Exercise brief: From the line containing "What is the separation" down to the last line of the records below, copy every line exactly. Leave out everything before it.

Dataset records

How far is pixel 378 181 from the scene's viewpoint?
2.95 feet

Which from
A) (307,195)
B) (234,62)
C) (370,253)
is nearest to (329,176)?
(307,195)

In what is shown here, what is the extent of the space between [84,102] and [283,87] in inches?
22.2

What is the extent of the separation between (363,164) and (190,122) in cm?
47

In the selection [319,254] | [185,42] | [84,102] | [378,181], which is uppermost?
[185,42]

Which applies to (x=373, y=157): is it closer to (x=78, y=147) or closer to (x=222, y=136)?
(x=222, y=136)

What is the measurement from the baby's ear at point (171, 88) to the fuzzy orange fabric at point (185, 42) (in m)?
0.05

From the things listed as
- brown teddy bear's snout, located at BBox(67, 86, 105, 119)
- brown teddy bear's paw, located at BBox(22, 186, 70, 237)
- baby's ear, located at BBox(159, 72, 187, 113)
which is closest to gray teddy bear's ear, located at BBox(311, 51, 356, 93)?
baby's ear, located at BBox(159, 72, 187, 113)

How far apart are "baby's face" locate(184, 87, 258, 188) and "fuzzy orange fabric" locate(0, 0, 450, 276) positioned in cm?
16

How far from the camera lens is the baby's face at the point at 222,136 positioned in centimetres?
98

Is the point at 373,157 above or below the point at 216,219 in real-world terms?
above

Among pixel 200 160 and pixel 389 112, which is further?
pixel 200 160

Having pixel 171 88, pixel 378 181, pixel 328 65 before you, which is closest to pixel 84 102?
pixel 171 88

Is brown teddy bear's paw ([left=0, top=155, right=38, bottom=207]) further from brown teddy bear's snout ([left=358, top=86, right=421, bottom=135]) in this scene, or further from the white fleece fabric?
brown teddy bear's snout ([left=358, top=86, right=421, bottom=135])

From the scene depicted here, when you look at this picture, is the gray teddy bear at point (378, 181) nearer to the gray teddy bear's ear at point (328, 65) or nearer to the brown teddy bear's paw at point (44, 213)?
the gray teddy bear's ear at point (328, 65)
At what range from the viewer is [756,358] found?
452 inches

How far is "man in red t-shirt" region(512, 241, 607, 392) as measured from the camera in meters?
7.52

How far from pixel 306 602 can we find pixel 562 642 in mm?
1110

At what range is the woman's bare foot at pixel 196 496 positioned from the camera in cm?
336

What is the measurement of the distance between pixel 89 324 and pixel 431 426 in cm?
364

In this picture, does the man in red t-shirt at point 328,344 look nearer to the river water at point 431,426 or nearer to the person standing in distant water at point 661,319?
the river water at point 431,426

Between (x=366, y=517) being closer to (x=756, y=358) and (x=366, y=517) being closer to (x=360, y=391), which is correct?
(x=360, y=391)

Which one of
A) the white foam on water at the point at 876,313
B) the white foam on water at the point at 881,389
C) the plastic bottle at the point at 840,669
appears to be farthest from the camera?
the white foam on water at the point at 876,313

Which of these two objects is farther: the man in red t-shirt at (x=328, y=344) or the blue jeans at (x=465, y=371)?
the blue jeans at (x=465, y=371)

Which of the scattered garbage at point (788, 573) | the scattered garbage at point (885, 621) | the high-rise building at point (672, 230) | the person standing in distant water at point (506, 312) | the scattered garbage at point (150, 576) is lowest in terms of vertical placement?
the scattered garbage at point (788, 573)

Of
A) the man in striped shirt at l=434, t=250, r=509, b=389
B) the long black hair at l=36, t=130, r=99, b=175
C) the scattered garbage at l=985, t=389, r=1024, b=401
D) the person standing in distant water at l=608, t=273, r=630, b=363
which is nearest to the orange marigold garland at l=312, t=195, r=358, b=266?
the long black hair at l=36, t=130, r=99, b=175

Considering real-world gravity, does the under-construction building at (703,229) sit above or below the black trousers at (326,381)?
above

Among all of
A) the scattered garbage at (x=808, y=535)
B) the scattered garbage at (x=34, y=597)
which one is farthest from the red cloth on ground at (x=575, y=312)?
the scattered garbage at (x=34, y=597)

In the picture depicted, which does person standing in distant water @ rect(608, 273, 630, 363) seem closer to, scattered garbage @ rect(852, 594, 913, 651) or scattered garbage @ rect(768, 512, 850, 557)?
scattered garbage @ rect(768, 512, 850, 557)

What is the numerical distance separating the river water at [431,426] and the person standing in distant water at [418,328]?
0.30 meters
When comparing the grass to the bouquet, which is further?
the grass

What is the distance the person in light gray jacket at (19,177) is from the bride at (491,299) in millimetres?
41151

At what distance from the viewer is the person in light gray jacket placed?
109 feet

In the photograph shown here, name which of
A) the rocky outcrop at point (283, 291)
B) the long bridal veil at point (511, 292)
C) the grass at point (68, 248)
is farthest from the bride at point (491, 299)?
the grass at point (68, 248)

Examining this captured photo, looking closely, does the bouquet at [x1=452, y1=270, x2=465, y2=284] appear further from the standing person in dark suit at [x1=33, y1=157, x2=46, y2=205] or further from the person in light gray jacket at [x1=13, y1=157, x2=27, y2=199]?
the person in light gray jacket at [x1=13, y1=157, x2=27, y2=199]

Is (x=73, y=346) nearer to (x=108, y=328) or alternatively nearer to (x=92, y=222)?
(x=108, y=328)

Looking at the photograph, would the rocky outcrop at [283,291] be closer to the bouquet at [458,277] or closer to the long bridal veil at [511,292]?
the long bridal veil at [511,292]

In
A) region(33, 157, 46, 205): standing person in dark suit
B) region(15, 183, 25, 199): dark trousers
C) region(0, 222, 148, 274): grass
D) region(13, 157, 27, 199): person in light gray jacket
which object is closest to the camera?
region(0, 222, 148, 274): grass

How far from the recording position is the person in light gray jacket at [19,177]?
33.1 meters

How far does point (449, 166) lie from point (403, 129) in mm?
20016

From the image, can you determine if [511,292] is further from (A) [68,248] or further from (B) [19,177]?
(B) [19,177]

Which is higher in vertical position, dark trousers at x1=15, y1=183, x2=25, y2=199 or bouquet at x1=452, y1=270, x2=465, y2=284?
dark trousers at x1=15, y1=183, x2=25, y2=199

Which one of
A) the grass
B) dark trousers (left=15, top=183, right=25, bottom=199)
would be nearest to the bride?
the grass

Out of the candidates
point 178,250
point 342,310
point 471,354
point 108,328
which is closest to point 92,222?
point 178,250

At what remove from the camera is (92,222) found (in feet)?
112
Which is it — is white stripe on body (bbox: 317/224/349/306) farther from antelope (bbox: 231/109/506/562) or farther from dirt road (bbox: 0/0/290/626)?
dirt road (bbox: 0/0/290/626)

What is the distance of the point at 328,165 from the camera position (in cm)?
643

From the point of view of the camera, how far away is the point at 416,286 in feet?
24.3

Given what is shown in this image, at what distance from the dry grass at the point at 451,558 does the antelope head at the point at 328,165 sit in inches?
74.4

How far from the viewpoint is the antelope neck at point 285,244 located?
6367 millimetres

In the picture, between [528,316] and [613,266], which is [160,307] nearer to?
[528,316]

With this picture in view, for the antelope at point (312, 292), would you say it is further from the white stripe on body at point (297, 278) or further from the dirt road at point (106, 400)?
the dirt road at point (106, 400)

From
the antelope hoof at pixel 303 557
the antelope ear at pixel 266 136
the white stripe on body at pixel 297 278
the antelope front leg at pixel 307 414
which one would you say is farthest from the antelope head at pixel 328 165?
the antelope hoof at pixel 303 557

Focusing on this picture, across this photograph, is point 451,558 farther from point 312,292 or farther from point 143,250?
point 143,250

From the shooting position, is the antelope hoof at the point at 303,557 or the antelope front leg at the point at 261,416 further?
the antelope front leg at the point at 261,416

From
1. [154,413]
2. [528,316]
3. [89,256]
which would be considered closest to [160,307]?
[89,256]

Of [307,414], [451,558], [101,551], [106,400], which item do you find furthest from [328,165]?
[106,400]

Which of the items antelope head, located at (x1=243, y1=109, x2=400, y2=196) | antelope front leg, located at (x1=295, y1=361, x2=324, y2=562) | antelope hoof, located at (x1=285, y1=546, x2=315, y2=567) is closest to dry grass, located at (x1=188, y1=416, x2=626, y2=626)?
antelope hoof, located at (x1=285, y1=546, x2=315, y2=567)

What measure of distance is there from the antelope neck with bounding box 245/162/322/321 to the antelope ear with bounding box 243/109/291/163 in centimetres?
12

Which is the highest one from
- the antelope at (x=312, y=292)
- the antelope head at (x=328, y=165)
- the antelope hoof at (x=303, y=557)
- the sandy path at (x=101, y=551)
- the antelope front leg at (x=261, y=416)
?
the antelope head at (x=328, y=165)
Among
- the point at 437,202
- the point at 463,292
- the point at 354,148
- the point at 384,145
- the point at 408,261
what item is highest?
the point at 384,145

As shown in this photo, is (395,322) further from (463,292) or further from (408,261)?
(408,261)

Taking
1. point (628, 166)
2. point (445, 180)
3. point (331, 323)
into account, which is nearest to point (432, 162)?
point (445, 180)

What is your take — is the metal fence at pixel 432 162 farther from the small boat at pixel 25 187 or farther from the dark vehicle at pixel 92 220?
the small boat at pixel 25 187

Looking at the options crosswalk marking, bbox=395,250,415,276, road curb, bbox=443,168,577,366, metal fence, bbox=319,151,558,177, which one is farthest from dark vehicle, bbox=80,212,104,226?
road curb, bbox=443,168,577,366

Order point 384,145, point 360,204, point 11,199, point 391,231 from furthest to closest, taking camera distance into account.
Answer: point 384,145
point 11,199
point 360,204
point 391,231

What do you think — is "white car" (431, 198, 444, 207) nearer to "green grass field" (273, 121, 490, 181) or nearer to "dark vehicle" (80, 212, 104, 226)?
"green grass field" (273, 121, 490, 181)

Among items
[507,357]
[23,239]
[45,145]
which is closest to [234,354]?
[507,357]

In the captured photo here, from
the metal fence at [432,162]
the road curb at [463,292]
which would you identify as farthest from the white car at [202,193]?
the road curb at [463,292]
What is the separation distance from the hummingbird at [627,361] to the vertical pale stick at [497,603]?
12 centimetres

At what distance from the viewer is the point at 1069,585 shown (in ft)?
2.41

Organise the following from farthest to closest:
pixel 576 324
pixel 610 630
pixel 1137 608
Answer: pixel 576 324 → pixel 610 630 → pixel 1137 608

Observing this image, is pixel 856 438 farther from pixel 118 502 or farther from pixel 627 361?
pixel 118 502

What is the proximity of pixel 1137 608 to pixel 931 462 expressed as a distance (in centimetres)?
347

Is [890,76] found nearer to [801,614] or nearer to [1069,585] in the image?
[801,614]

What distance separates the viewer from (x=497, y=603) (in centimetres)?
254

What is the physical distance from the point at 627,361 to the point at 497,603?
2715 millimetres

Complete output:
What is the separation distance from the hummingbird at [627,361] to the vertical pale stick at [497,603]?
12 centimetres

At what distance from the viewer is the point at 1069,585 shown (in ft)?
2.41

Organise the following from farthest to closest:
pixel 576 324
pixel 610 630
pixel 1137 608
Answer: pixel 576 324 → pixel 610 630 → pixel 1137 608

Observing this image, is pixel 856 438 farther from pixel 118 502 or farther from pixel 627 361?
pixel 118 502

What is the proximity of pixel 1137 608 to pixel 931 462 expressed as a distance (in centimetres)?
347

Is [890,76] found nearer to [801,614] or nearer to [1069,585] in the image?
[801,614]

What distance separates the viewer from (x=497, y=603) (in centimetres)?
254

What is the physical distance from the point at 627,361 to the point at 497,603?
2715 millimetres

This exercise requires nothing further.